孟韶讀著讀著,又發現自己雖然能夠讀準單詞,但口音還是不夠地道。
她決定明天來小花園的時候帶上耳機,用自己最近精聽的BBC語料練習發音。
也許真的可以有那麼一天,她能用好聽的英語,在很多人面前說話。
這天又輪到孟韶值日,晚上放學之後,她收拾好東西去找蔣星瓊,看到對方正跟一個外班的女生站在走廊上聊天。
孟韶走近前,輕聲提醒道:“蔣星瓊,我們該去值日了。”
蔣星瓊的朋友上下打量她一眼,這讓孟韶有些緊張。
“你先去吧,我這邊有點事兒,待會兒過去。”蔣星瓊漫不經心地說。
孟韶乖乖地說了聲好,一個人跟著放學的人潮走出了教學樓。
競賽班的老師似乎習慣拖堂,孟韶到物一實驗室的時候裡面還沒下課,能聽見老師講題的聲音。

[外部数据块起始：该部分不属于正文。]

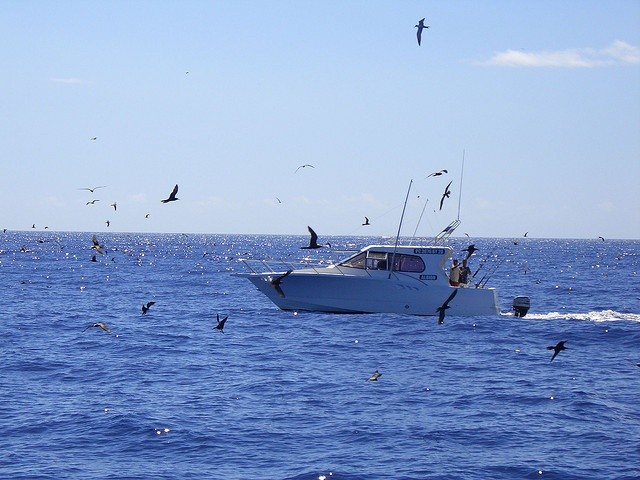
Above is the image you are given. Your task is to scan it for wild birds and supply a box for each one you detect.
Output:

孟韶想踮腳往裡看的,又怕蔣星瓊馬上就到,假如對方問她在看誰,她不知道要怎麼說。
最後她隻是站在後門的位置,一邊想不知道程泊辭是不是還在上課的時候讀聶魯達,一邊利用等待的時間,小聲重複早晨在小花園裡背下來的那些句子。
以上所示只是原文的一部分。